SIAC champion
- Conference: Southern Intercollegiate Athletic Conference
- Record: 6–0 (6–0 SIAC)
- Head coach: B. T. Harvey (1st season);
- Captain: Brock

= 1916 Morehouse Maroon Tigers football team =

American college football season

The 1916 Morehouse Maroon Tigers football team represented Morehouse College as a member of the Southern Intercollegiate Athletic Conference (SIAC) during the 1916 college football season. Led by first-year head coach B. T. Harvey, the Maroon Tigers compiled an overall record of 6–0 with an identical mark in conference play, winning the SIAC title.
++++
Answer these from the text on the 1916 Morehouse football team:
1. Who was the team captain?
2. Which college did the team represent?
3. What overall record did the team compile?
++++
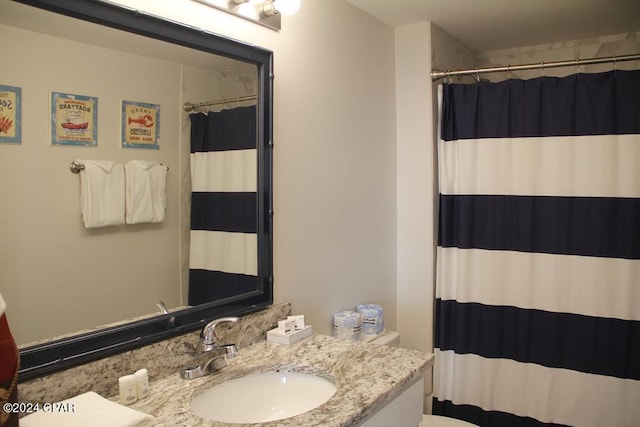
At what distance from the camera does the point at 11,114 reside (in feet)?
3.57

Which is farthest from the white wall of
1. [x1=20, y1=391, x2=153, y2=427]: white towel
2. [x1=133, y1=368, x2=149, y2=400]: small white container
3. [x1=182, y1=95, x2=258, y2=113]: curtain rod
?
[x1=20, y1=391, x2=153, y2=427]: white towel

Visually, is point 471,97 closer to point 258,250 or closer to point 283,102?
point 283,102

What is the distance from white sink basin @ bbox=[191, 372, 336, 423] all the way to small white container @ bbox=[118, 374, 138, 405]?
0.19 meters

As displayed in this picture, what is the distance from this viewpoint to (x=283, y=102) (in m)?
1.88

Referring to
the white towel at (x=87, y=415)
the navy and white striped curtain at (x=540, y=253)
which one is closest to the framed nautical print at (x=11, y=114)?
the white towel at (x=87, y=415)

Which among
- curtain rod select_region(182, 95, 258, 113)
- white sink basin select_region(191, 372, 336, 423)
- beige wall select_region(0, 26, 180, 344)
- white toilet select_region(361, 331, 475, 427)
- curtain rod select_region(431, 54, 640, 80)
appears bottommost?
white toilet select_region(361, 331, 475, 427)

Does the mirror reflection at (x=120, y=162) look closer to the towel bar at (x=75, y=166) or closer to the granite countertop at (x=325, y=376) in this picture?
the towel bar at (x=75, y=166)

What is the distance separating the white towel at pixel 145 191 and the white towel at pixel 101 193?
1.0 inches

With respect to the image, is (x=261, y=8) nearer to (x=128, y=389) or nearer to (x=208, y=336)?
(x=208, y=336)

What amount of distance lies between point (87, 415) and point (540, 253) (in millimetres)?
2065

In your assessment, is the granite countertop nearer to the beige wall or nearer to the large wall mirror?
the large wall mirror

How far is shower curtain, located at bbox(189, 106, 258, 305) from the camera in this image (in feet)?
5.01

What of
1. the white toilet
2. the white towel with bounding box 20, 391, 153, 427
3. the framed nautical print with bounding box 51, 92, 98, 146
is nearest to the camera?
the white towel with bounding box 20, 391, 153, 427

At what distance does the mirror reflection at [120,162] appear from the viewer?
112cm
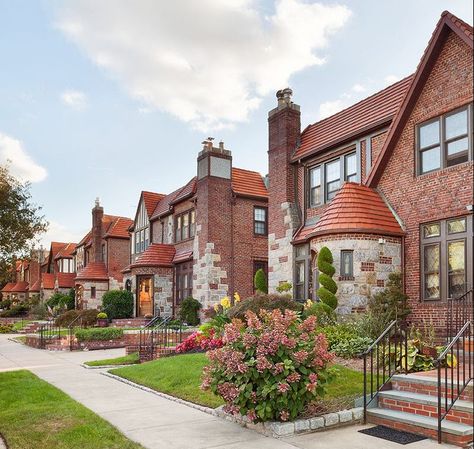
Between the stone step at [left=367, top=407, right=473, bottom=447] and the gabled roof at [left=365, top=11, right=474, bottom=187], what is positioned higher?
the gabled roof at [left=365, top=11, right=474, bottom=187]

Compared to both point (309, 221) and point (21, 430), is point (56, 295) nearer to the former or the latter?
point (309, 221)

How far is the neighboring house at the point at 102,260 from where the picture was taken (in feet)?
134

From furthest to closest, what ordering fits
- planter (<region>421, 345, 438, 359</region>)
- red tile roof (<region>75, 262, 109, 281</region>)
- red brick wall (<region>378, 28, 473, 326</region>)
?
red tile roof (<region>75, 262, 109, 281</region>) → red brick wall (<region>378, 28, 473, 326</region>) → planter (<region>421, 345, 438, 359</region>)

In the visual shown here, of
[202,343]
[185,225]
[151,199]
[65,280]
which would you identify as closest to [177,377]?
[202,343]

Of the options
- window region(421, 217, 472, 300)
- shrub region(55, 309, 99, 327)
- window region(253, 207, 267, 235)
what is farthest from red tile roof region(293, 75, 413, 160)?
shrub region(55, 309, 99, 327)

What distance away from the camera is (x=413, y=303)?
48.8 feet

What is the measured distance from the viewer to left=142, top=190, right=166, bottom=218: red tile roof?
119 feet

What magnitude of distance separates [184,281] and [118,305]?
5522 millimetres

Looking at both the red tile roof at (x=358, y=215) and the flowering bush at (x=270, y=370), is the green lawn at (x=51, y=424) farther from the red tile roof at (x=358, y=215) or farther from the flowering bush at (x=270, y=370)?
the red tile roof at (x=358, y=215)

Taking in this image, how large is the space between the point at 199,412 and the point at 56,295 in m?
41.7

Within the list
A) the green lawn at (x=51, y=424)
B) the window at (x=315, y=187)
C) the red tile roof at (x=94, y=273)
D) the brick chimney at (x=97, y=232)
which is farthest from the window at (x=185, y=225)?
the green lawn at (x=51, y=424)

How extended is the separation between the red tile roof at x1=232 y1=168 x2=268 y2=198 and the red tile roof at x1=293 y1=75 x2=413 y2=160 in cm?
669

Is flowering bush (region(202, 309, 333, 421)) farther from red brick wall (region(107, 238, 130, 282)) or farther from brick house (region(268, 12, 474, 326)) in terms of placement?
red brick wall (region(107, 238, 130, 282))

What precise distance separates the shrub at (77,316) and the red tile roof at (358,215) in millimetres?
17452
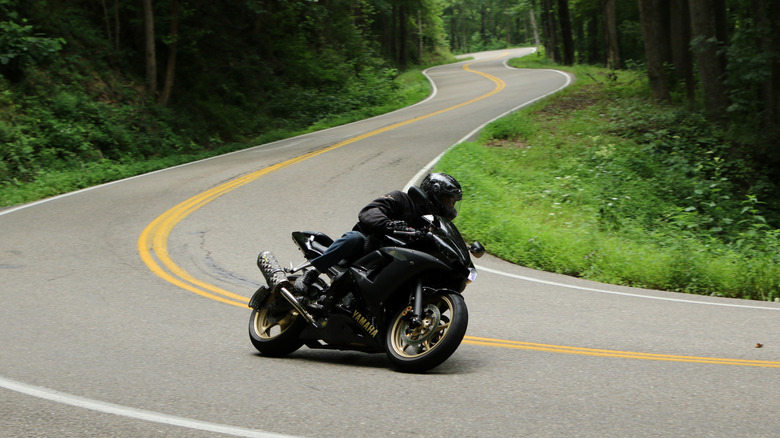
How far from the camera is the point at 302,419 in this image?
4.57 metres

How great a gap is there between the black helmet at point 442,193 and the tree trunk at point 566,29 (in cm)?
3920

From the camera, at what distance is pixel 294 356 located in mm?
6582

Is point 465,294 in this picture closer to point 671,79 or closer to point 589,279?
point 589,279

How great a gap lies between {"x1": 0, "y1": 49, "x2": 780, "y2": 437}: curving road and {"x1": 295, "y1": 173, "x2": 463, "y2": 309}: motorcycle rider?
97 cm

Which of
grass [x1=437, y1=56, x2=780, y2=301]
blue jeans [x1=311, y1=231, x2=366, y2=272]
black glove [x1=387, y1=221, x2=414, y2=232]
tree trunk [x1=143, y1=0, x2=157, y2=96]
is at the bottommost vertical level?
grass [x1=437, y1=56, x2=780, y2=301]

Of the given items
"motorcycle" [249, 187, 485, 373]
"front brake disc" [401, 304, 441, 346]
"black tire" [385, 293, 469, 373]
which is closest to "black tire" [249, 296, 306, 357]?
"motorcycle" [249, 187, 485, 373]

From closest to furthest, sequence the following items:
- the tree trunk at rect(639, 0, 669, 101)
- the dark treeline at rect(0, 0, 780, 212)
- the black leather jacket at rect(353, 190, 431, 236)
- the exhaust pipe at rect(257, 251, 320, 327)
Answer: the black leather jacket at rect(353, 190, 431, 236) < the exhaust pipe at rect(257, 251, 320, 327) < the dark treeline at rect(0, 0, 780, 212) < the tree trunk at rect(639, 0, 669, 101)

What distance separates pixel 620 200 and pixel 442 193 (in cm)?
1037

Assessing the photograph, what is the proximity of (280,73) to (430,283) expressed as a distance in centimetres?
2903

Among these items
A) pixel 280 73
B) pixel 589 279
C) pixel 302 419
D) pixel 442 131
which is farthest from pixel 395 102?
pixel 302 419

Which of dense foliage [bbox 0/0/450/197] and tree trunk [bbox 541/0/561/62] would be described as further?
tree trunk [bbox 541/0/561/62]

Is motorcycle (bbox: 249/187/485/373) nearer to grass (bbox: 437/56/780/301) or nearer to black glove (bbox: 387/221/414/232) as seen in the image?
black glove (bbox: 387/221/414/232)

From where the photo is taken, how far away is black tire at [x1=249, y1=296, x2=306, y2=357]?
252 inches

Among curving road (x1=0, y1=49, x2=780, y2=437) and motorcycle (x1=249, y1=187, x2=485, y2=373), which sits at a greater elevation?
motorcycle (x1=249, y1=187, x2=485, y2=373)
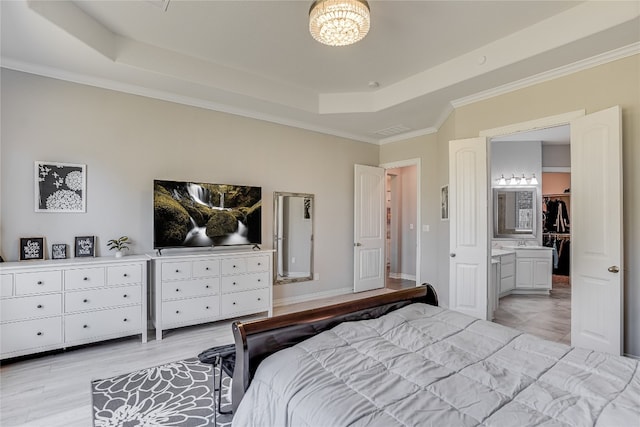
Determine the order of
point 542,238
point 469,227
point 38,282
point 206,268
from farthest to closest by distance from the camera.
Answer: point 542,238 → point 469,227 → point 206,268 → point 38,282

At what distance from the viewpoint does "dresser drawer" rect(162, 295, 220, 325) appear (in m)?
3.49

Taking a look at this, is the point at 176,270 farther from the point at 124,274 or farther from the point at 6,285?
the point at 6,285

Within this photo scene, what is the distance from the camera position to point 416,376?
Result: 1.43 m

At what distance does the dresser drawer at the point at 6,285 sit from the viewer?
8.95 feet

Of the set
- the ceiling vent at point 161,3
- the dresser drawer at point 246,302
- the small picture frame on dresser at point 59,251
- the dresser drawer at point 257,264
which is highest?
the ceiling vent at point 161,3

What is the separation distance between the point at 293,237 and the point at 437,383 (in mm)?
A: 3700

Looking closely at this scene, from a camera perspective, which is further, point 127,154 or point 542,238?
point 542,238

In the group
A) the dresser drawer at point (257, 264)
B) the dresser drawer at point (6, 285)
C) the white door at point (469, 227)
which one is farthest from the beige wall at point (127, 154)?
the white door at point (469, 227)

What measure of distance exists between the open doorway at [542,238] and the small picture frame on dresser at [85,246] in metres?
4.72

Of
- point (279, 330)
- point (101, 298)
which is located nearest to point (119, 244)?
point (101, 298)

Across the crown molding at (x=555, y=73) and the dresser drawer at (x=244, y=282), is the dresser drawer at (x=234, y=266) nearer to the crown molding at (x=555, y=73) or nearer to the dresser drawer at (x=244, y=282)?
the dresser drawer at (x=244, y=282)

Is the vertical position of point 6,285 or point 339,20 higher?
point 339,20

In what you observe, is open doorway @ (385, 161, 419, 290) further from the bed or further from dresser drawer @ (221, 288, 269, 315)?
the bed

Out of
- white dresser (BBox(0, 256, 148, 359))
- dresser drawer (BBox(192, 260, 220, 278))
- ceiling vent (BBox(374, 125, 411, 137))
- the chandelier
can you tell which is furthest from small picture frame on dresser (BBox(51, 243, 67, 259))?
ceiling vent (BBox(374, 125, 411, 137))
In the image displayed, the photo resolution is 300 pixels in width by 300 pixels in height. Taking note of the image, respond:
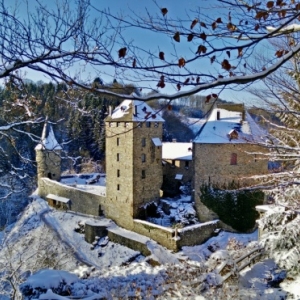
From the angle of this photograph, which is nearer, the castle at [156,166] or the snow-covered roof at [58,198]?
the castle at [156,166]

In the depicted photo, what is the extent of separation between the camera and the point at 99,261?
16.7 m

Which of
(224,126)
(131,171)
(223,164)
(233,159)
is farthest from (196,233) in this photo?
(224,126)

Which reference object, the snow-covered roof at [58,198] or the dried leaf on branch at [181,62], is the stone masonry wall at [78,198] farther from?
the dried leaf on branch at [181,62]

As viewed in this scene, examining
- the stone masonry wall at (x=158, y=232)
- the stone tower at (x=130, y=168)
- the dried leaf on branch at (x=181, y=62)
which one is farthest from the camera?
the stone tower at (x=130, y=168)

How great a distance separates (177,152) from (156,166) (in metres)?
4.99

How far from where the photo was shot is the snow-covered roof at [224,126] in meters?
17.1

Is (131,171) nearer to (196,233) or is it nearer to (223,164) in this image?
(196,233)

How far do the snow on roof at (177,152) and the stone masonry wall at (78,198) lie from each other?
6737 millimetres

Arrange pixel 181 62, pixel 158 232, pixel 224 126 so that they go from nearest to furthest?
pixel 181 62 → pixel 158 232 → pixel 224 126

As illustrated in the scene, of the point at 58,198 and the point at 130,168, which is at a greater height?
the point at 130,168

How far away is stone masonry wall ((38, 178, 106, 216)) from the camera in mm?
21688

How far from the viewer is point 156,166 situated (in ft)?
68.2

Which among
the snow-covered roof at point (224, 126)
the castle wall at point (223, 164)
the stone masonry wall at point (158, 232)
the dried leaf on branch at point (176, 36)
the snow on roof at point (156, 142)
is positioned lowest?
the stone masonry wall at point (158, 232)

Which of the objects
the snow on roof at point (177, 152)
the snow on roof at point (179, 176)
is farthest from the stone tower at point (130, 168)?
the snow on roof at point (177, 152)
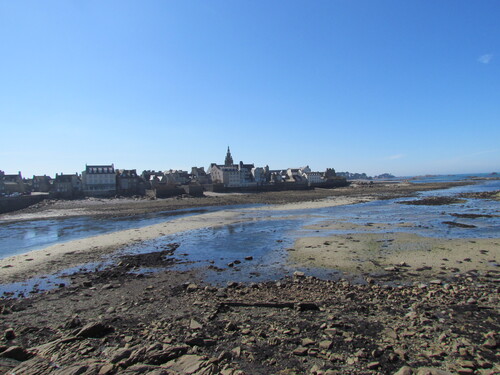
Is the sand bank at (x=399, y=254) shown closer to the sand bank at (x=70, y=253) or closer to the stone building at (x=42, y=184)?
the sand bank at (x=70, y=253)

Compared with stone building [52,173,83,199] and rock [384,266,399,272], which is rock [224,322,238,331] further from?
stone building [52,173,83,199]

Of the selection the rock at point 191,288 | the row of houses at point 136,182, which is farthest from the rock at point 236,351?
the row of houses at point 136,182

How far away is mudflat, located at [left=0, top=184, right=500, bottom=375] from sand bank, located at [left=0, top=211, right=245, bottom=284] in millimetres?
1200

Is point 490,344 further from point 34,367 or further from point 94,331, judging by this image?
point 34,367

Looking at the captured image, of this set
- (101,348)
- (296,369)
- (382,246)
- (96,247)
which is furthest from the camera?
(96,247)

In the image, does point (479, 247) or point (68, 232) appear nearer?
point (479, 247)

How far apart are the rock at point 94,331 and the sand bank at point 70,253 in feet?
32.7

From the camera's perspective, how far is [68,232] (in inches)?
1246

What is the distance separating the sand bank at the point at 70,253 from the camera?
1694 cm

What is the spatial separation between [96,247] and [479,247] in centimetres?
2853

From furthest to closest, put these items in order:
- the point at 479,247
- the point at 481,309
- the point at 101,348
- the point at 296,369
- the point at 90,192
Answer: the point at 90,192 < the point at 479,247 < the point at 481,309 < the point at 101,348 < the point at 296,369

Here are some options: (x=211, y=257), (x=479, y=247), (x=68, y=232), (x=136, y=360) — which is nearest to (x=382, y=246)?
(x=479, y=247)

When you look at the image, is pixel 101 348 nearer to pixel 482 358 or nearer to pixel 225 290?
pixel 225 290

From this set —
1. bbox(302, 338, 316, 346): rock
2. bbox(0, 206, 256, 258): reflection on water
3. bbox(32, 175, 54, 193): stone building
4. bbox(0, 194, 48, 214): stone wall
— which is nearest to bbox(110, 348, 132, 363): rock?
bbox(302, 338, 316, 346): rock
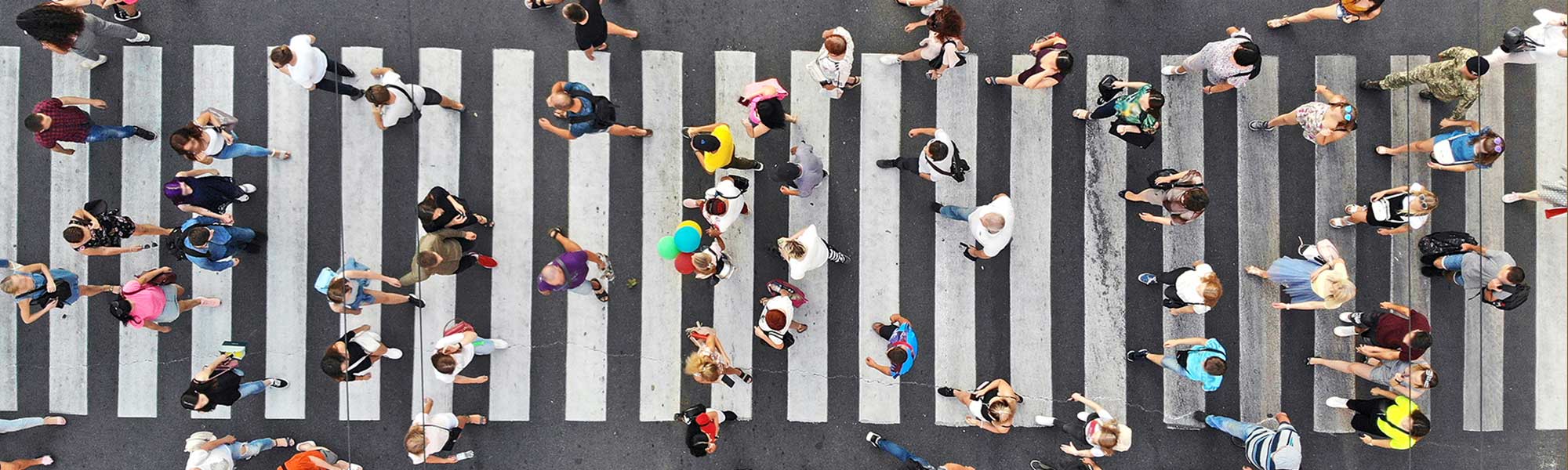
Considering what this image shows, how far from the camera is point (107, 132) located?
7.22 metres

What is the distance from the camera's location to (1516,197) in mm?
7629

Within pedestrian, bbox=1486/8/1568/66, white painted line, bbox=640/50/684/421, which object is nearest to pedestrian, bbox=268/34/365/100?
white painted line, bbox=640/50/684/421

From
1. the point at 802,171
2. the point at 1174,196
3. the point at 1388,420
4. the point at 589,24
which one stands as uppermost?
the point at 589,24

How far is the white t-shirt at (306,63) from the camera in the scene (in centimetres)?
665

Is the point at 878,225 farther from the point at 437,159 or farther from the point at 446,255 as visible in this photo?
the point at 437,159

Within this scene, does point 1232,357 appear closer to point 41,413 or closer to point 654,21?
point 654,21

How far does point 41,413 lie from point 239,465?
207 cm

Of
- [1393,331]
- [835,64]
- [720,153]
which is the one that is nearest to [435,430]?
[720,153]

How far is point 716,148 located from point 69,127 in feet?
20.1

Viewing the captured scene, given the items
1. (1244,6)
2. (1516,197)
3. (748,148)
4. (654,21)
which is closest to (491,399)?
(748,148)

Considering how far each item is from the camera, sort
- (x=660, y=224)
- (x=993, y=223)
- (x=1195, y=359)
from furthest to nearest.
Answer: (x=660, y=224) → (x=1195, y=359) → (x=993, y=223)

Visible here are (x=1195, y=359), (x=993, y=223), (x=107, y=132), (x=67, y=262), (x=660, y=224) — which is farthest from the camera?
(x=660, y=224)

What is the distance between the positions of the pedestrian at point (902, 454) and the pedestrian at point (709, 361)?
4.71ft

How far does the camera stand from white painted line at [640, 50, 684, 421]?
7676 millimetres
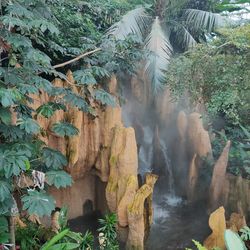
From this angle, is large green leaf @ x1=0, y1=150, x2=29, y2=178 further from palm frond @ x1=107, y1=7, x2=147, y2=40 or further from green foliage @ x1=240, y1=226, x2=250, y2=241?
palm frond @ x1=107, y1=7, x2=147, y2=40

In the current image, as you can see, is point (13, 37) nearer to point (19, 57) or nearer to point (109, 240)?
point (19, 57)

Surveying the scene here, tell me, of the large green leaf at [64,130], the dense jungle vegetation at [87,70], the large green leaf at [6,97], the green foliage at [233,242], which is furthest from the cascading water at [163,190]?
the large green leaf at [6,97]

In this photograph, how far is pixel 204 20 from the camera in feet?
31.5

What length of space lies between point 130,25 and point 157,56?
4.05 ft

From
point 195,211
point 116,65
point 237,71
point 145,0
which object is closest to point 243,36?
point 237,71

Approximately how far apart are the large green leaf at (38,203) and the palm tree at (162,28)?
484 cm

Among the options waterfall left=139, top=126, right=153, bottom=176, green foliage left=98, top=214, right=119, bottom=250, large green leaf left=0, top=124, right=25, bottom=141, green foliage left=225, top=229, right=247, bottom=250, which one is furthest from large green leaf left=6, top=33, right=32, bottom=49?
waterfall left=139, top=126, right=153, bottom=176

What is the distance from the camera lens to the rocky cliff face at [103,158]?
19.5 feet

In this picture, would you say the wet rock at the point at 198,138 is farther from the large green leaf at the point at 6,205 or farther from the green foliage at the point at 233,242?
the large green leaf at the point at 6,205

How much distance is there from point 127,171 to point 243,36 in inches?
122

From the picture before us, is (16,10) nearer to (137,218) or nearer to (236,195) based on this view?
(137,218)

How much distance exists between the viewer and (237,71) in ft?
20.8

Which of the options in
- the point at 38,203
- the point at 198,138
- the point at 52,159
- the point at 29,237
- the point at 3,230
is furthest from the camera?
the point at 198,138

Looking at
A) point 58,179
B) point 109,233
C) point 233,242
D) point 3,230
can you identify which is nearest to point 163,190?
point 109,233
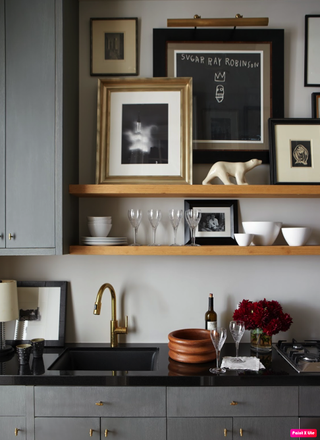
++++
**RESPONSE TO THE TASK**:
1. Brock
2. Morehouse College
3. 6–0